• **Task objective**: Copy out the lines below word for word, starting at the line that contains "How large is" and ending at the line that contains "3381 millimetres".

• **Material for the task**:
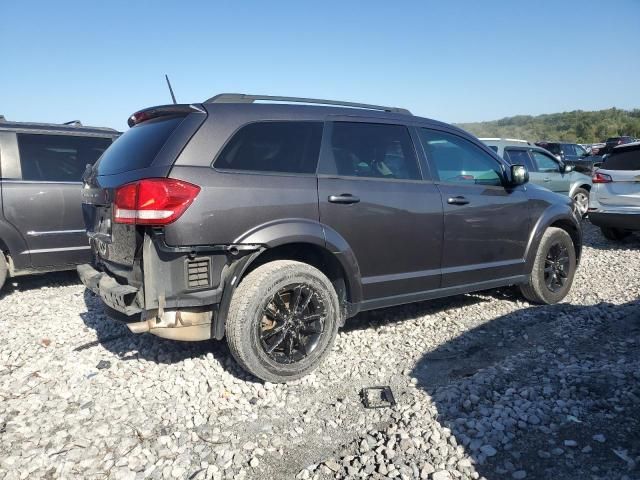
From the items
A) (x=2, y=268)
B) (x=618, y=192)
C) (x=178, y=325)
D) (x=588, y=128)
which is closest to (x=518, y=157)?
(x=618, y=192)

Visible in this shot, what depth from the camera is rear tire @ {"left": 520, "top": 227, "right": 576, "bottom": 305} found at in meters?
5.11

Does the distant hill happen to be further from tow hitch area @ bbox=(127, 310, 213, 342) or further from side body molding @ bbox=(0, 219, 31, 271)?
tow hitch area @ bbox=(127, 310, 213, 342)

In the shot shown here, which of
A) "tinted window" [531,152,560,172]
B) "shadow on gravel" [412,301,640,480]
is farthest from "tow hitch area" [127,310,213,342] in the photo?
"tinted window" [531,152,560,172]

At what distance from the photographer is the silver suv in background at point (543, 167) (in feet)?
30.8

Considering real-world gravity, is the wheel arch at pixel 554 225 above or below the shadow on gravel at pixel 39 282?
above

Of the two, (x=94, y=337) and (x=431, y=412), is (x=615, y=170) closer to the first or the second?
(x=431, y=412)

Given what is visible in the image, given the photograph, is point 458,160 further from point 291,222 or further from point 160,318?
point 160,318

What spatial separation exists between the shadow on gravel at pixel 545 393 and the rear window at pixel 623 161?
14.9ft

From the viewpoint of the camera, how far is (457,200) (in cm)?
432

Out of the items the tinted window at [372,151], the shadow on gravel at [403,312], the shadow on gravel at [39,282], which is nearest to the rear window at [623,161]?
the shadow on gravel at [403,312]

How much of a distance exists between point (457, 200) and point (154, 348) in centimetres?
283

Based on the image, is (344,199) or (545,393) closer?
(545,393)

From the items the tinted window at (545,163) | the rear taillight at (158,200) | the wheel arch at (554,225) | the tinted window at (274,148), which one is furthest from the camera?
the tinted window at (545,163)

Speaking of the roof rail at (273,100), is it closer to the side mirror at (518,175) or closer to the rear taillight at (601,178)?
the side mirror at (518,175)
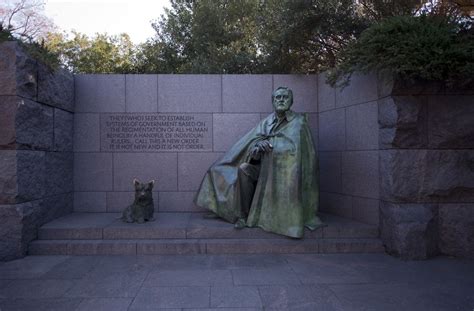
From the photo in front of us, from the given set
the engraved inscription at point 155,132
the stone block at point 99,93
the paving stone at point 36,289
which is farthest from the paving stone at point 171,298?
the stone block at point 99,93

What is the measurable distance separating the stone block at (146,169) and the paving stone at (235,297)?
13.0 feet

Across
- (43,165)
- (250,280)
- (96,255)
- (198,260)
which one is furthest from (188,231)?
(43,165)

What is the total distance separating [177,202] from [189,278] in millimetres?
3399

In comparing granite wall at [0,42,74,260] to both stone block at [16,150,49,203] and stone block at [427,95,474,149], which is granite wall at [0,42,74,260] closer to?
stone block at [16,150,49,203]

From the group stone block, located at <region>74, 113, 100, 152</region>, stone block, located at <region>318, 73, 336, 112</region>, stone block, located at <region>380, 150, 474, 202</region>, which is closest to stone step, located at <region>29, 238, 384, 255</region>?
stone block, located at <region>380, 150, 474, 202</region>

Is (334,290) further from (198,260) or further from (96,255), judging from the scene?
(96,255)

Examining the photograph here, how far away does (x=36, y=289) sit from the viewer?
4602 mm

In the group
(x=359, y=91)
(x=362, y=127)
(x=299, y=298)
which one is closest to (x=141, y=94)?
(x=359, y=91)

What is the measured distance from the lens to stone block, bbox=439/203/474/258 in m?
5.84

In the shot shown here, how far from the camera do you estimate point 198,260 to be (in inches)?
228

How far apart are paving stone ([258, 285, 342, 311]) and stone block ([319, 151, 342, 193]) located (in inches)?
132

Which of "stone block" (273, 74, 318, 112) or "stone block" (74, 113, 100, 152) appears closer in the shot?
"stone block" (74, 113, 100, 152)

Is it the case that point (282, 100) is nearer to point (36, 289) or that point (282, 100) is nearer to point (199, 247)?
point (199, 247)

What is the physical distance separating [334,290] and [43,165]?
4.98 metres
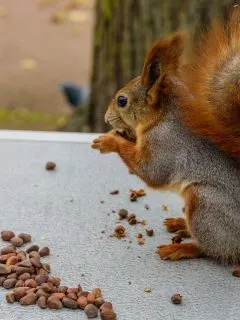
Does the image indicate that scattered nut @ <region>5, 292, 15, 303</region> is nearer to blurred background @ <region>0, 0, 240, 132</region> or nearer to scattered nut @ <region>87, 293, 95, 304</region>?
scattered nut @ <region>87, 293, 95, 304</region>

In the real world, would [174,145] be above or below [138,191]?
above

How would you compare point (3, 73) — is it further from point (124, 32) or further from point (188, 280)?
point (188, 280)

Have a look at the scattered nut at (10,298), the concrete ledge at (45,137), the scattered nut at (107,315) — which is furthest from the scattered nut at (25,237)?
the concrete ledge at (45,137)

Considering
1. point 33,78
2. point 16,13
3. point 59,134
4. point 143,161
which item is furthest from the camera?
point 16,13

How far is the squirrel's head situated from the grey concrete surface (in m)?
0.22

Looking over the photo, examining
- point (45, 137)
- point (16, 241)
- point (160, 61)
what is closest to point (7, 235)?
point (16, 241)

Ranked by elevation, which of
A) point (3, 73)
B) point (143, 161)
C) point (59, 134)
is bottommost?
point (3, 73)

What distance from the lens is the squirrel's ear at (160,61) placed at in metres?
1.65

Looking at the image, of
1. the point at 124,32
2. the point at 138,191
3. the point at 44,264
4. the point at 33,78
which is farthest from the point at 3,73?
the point at 44,264

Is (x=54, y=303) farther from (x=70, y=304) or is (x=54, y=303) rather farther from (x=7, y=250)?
(x=7, y=250)

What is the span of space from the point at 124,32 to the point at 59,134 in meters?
0.77

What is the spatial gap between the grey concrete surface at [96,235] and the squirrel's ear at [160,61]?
1.04 ft

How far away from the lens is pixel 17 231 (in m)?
1.76

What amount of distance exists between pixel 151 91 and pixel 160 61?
0.07 meters
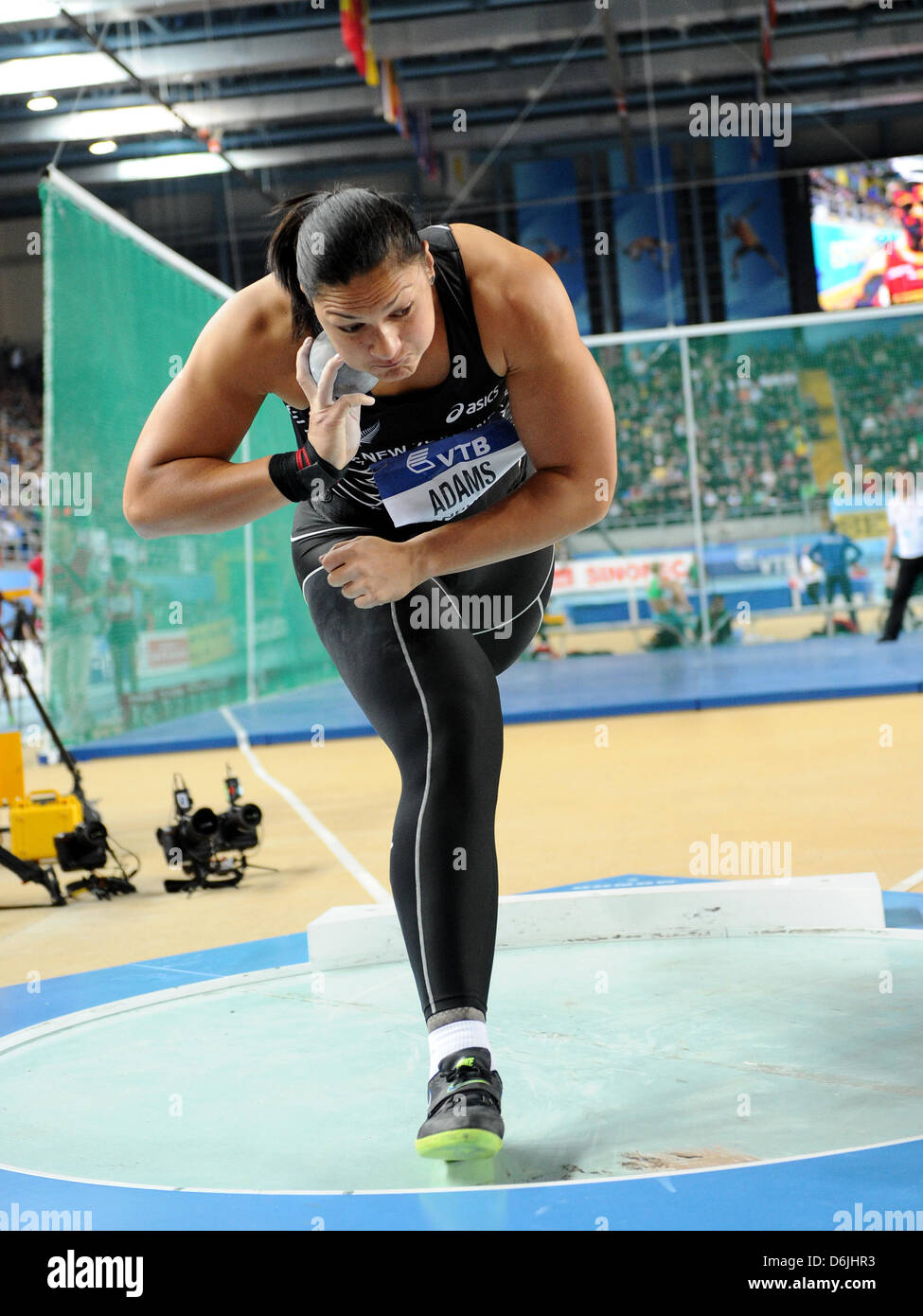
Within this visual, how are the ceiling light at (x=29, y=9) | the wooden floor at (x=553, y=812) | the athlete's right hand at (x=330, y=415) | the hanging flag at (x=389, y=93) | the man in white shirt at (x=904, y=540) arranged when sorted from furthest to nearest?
the hanging flag at (x=389, y=93) → the man in white shirt at (x=904, y=540) → the ceiling light at (x=29, y=9) → the wooden floor at (x=553, y=812) → the athlete's right hand at (x=330, y=415)

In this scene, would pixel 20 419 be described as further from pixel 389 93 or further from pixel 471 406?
pixel 471 406

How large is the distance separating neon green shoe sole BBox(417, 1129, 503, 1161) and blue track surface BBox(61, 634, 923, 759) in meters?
6.79

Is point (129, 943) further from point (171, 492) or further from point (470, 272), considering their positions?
point (470, 272)

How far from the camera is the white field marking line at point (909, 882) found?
3381 millimetres

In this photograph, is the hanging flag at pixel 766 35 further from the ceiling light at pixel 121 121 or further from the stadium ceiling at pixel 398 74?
the ceiling light at pixel 121 121

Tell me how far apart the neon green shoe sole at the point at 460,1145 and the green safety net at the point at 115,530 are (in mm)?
6252

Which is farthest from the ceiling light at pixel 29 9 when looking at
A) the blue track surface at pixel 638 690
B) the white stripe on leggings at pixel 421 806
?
the white stripe on leggings at pixel 421 806

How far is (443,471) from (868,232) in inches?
704

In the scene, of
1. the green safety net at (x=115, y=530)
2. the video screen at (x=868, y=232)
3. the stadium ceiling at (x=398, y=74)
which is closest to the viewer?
the green safety net at (x=115, y=530)

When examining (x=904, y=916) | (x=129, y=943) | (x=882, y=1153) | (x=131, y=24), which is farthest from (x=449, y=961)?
(x=131, y=24)

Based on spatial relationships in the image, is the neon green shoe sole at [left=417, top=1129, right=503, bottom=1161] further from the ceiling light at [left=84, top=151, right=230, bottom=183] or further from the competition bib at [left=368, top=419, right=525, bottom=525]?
the ceiling light at [left=84, top=151, right=230, bottom=183]

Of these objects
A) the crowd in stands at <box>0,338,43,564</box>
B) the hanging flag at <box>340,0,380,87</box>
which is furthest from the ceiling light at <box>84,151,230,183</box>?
the crowd in stands at <box>0,338,43,564</box>

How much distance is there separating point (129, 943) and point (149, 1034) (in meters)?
0.99

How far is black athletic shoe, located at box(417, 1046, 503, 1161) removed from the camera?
1.72m
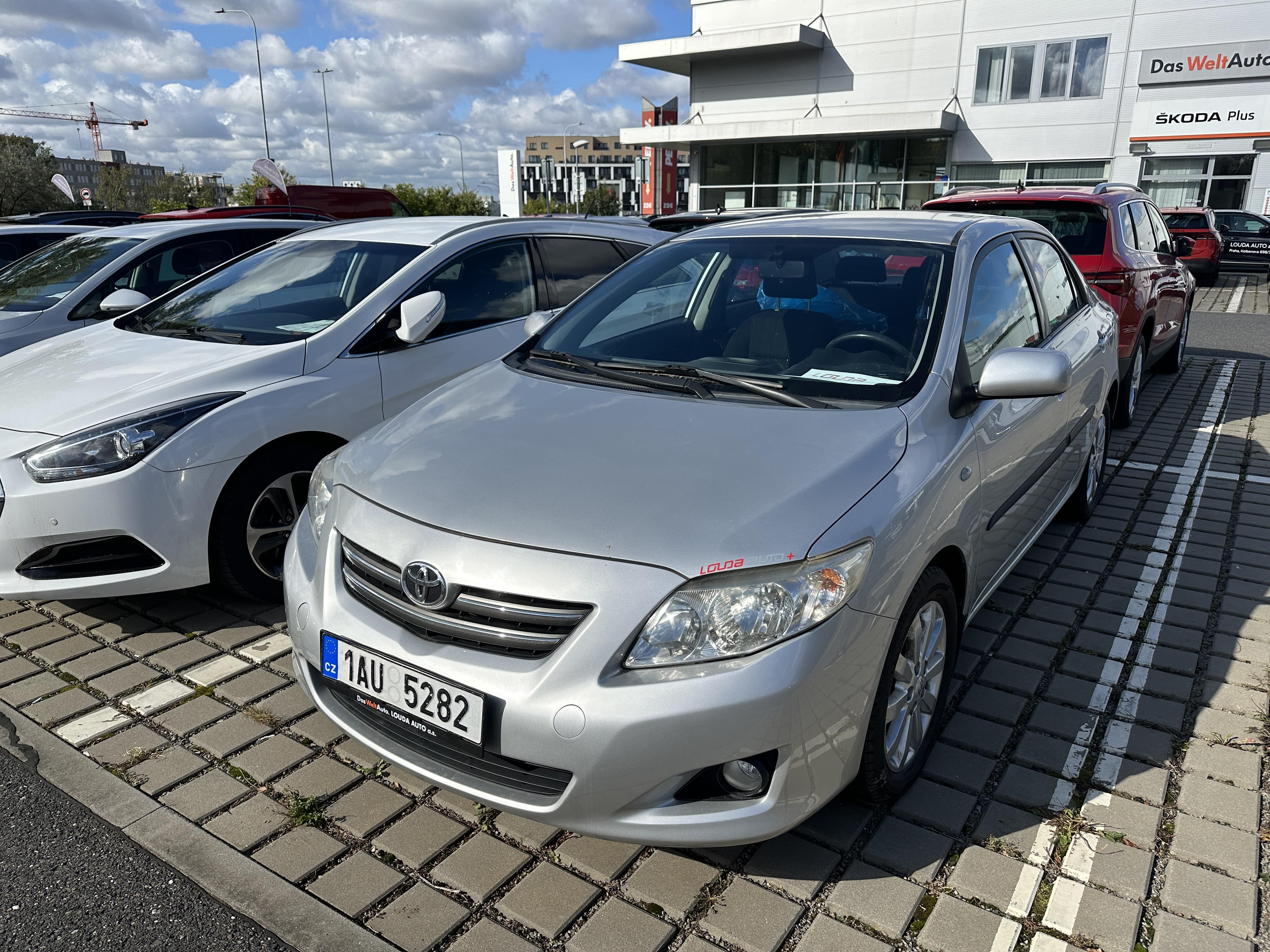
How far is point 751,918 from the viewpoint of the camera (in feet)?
7.55

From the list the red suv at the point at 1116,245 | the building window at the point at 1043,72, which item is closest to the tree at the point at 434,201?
the building window at the point at 1043,72

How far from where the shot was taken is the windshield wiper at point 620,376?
2.99m

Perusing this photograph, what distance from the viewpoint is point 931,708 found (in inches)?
114

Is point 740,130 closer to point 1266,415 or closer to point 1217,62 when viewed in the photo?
point 1217,62

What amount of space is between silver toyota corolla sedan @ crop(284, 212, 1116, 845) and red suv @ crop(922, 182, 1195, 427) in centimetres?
362

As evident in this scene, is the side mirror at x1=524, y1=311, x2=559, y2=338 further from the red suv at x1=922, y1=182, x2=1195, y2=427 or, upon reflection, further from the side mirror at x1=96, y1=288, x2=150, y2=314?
the red suv at x1=922, y1=182, x2=1195, y2=427

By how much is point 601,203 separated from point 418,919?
84998 millimetres

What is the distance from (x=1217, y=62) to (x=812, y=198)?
41.5ft

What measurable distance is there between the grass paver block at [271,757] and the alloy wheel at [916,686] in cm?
186

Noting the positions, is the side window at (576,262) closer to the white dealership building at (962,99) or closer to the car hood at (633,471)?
the car hood at (633,471)

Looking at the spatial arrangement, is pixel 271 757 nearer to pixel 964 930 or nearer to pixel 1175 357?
pixel 964 930

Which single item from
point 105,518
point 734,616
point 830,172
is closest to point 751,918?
point 734,616

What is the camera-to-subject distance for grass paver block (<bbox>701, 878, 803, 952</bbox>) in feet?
7.31

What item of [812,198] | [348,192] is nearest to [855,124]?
[812,198]
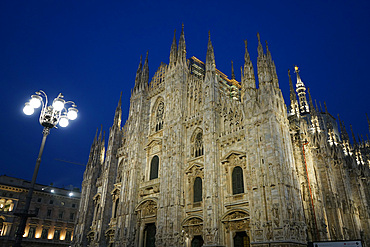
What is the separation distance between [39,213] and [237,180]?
42550 mm

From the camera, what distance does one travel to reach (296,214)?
20.2 metres

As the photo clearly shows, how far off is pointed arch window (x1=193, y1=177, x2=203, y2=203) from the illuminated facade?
9cm

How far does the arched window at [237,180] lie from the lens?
2402 cm

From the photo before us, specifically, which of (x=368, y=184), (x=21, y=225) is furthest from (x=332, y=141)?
(x=21, y=225)

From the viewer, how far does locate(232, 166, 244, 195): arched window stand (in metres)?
24.0

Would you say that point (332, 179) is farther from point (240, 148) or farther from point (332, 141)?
point (240, 148)

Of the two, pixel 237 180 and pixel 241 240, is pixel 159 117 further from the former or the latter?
pixel 241 240

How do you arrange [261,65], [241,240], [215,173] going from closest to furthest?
[241,240], [215,173], [261,65]

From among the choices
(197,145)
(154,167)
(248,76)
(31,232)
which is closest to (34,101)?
(197,145)

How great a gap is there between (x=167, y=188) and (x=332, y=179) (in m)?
19.2

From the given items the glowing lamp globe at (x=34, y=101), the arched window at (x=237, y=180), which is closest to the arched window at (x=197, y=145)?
the arched window at (x=237, y=180)

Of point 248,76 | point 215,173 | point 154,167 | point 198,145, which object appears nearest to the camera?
point 215,173

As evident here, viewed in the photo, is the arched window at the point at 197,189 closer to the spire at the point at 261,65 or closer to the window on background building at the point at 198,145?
the window on background building at the point at 198,145

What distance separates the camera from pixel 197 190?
89.2 ft
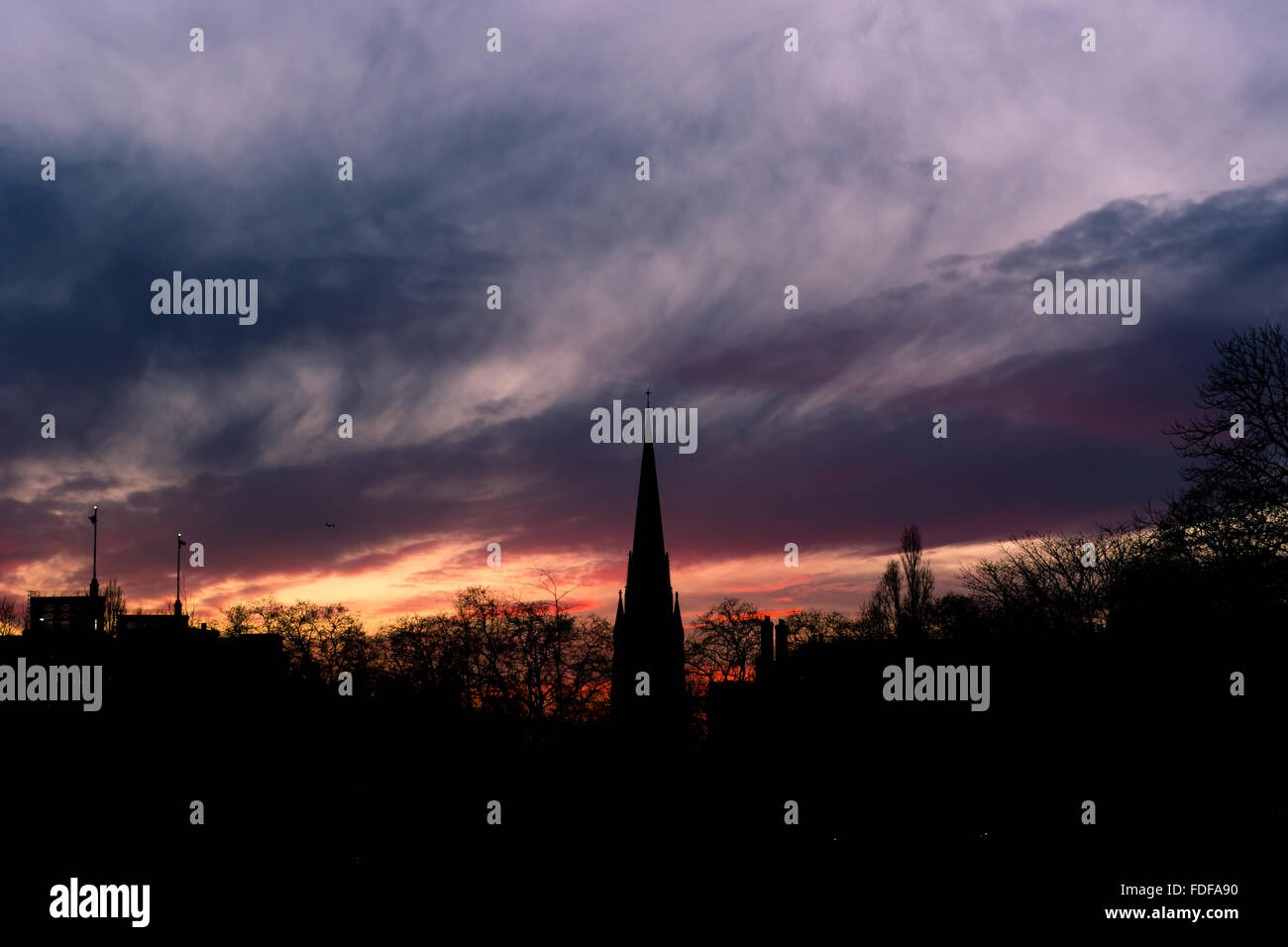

• **Exercise result**:
How large is the distance separating neon green shoe sole BBox(417, 1129, 503, 1161) and blue track surface BBox(61, 634, 923, 759) in meters?
6.79

Is point (129, 943) further from point (171, 492) or further from point (470, 272), considering their positions?
point (470, 272)

How far from the camera is the white field marking line at point (909, 882) found?
3381 millimetres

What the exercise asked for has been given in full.